Seibert v. Minneapolis & St. L. Ry. Co.

Decision Date06 January 1893
Citation52 Minn. 148,53 N.W. 1134
CourtMinnesota Supreme Court
PartiesSEIBERT v MINNEAPOLIS & ST. L. RY. CO. ET AL., (GRIGGS, INTERVENER. TWO CASES.)

OPINION TEXT STARTS HERE

(Syllabus by the Court.)

1. A complaint in intervention by an individual bondholder, in a suit by a trustee to foreclose a certain mortgage executed by the defendant railway company, and in which other mortgagees are made defendants, set forth, in separate portions thereof, the facts under which he claims the right to have several mortgages securing his bonds foreclosed in this action. Held, that a mortgagee defendant might demur to the separate portion of the complaint relating to his mortgage, though the demand for relief was not fully stated therein.

2. A mortgagee who is trustee, holding title to the security for all the bondholders as beneficiaries, is the proper party to institute foreclosure proceedings, but in case of unreasonable neglect, or a refusal to discharge his duty, any bondholder may bring an action to enforce the security for the common benefit.

3. But it is competent for the bondholders to agree among themselves upon what conditions this right may be exercised by an individual bondholder; and a provision in the mortgage that no proceedings in law or equity shall be taken by any bondholder secured thereby, to foreclose the equity of redemption independently of the trustee, until after the refusal of the trustee to comply with a requisition first made upon him by the holders of a certain percentage of the bonds secured by such mortgage, is reasonable and valid.
□ □ □ □ □ □ □
== SET TASK 1 ==
Quote the records below verbatim, omitting the pictures from your answer.

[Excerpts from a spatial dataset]
□ □ □ □ □ □ □
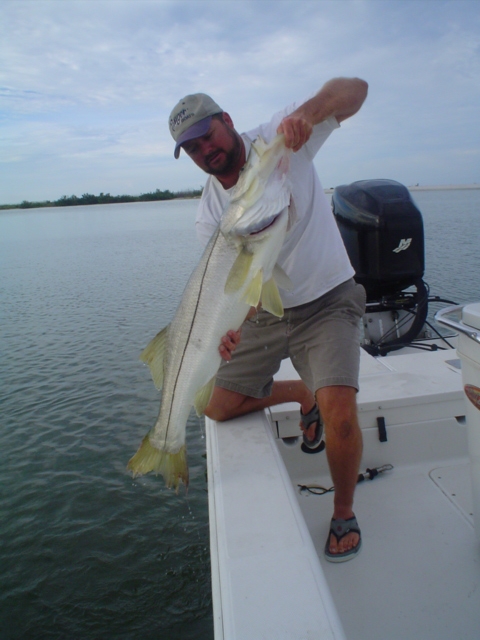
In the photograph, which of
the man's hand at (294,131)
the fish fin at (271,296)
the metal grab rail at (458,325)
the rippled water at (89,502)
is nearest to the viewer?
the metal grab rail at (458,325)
□ □ □ □ □ □ □
== SET TASK 2 ==
Print, without alteration, the passage of the court opinion above that opens with the words containing "Seibert v. Minneapolis" and closes with "fully stated therein.".

== SOLUTION 1 ==
In the photograph, which of
the man's hand at (294,131)
the fish fin at (271,296)
the metal grab rail at (458,325)
the rippled water at (89,502)
is nearest to the viewer?
the metal grab rail at (458,325)

== SOLUTION 2 ==
Seibert v. Minneapolis & St. L. Ry. Co.

Decision Date06 January 1893
Citation52 Minn. 148,53 N.W. 1134
CourtMinnesota Supreme Court
PartiesSEIBERT v MINNEAPOLIS & ST. L. RY. CO. ET AL., (GRIGGS, INTERVENER. TWO CASES.)

OPINION TEXT STARTS HERE

(Syllabus by the Court.)

1. A complaint in intervention by an individual bondholder, in a suit by a trustee to foreclose a certain mortgage executed by the defendant railway company, and in which other mortgagees are made defendants, set forth, in separate portions thereof, the facts under which he claims the right to have several mortgages securing his bonds foreclosed in this action. Held, that a mortgagee defendant might demur to the separate portion of the complaint relating to his mortgage, though the demand for relief was not fully stated therein.